Auteur Sujet: Améliorer le https de LaFibre.info (fin du support de IE8/XP et Android 2)  (Lu 15766 fois)

0 Membres et 1 Invité sur ce sujet

vivien

  • Administrateur
  • *
  • Messages: 47 085
    • Twitter LaFibre.info
Améliorer le https de LaFibre.info (fin du support de IE8/XP et Android 2)
« Réponse #12 le: 10 avril 2017 à 19:14:33 »
Les version d'Android utilisées sur ce site :

Statistique du mois de mars 2017, en nombre de hits :
- Android 2 :    2788 ( 0,00%)
- Android 3 :     231 ( 0,00%)
- Android 4 :  192367 ( 4,36%)
- Android 5 :  328443 ( 7,45%)
- Android 6 : 3679713 (83,44%)
- Android 7 :  206655 ( 4,69%)
Total       : 4410197


Comme toujours il faut regarder un peu plus en détail pour comprendre les user-agent.

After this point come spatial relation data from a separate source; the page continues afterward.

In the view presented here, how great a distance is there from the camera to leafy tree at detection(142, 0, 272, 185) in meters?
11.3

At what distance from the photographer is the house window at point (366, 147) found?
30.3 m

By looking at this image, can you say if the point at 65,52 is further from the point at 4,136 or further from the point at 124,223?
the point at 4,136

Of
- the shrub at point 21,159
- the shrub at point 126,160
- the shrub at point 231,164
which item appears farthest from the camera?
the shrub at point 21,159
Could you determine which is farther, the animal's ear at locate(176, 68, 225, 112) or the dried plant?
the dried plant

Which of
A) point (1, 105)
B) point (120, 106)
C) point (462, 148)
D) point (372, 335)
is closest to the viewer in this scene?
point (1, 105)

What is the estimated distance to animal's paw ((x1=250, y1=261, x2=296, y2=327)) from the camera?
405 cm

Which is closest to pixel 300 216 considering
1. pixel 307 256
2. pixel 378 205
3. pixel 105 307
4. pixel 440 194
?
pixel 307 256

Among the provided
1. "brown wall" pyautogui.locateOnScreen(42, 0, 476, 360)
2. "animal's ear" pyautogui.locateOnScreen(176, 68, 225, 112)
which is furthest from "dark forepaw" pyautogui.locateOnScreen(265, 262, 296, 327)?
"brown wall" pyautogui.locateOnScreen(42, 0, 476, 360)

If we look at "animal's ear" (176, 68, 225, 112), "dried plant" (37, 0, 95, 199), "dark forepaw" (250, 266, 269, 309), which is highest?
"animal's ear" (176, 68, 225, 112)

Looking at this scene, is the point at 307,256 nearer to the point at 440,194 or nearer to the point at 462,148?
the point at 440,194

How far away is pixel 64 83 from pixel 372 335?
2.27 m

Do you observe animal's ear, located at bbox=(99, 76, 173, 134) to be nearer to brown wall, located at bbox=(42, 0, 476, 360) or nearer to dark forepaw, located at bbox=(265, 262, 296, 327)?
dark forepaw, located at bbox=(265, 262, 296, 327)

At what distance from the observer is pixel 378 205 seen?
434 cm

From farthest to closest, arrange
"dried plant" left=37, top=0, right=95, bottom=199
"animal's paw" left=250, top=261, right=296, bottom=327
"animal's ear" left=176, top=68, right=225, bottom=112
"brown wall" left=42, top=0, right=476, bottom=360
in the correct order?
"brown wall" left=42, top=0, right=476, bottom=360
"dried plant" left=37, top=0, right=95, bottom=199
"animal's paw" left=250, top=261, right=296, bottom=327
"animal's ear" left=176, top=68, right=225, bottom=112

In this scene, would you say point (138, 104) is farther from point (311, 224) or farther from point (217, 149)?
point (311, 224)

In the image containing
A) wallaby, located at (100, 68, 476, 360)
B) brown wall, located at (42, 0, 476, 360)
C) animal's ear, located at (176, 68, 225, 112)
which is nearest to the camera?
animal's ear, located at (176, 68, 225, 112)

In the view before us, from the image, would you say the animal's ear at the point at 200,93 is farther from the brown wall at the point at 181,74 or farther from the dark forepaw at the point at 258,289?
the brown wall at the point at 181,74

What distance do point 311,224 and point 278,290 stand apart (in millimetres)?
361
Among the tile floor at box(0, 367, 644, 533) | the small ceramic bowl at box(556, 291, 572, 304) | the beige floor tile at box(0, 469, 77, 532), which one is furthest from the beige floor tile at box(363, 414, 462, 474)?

J'ai par exemple trouvé 15804 User agent avec le nom "Windows Phone" et "Android 4.0" : Mozilla/5.0 (Mobile; Windows Phone 8.1; Android 4.0; ARM; Trident/7.0; Touch; rv:11.0; IEMobile/11.0; Microsoft; Lumia 640 LTE; Orange) like iPhone OS 7_0_3 Mac OS X AppleWebKit/537 (KHTML, like Gecko) Mobile Safari/537

A noter qu'ils ne posent pas problème en cas de suppression de TLS 1.0 car c'est Internet Explorer 11 qui est utilisé.

Concrètement, voici le détail pour Android 4 :
Android 4.0 (TLS 1.0) :   3549 (0,08%)
Android 4.1 (TLS 1.0) :  19609 (0,44%)
Android 4.2 (TLS 1.0) :  21294 (0,48%)
Android 4.3 (TLS 1.0) :   7307 (0,17%)
Android 4.4 (TLS 1.2) : 124804 (2,83%)
Faux Android 4 (Windows Phone) :15804 (0,36%)


1,17% Des visites mobiles sont réalisés avec Android 4.0 à 4.3
Je vais donc attendre 2018 pour désactiver TLS 1.0

Note : les veilles versions de Firefox / Opéra ne sont pas comptées ici, car elles n'indiquent pas la version d'Android utilisées. Seules les nouvelles version logiciels de ces navigateur indiquent la version d'Android.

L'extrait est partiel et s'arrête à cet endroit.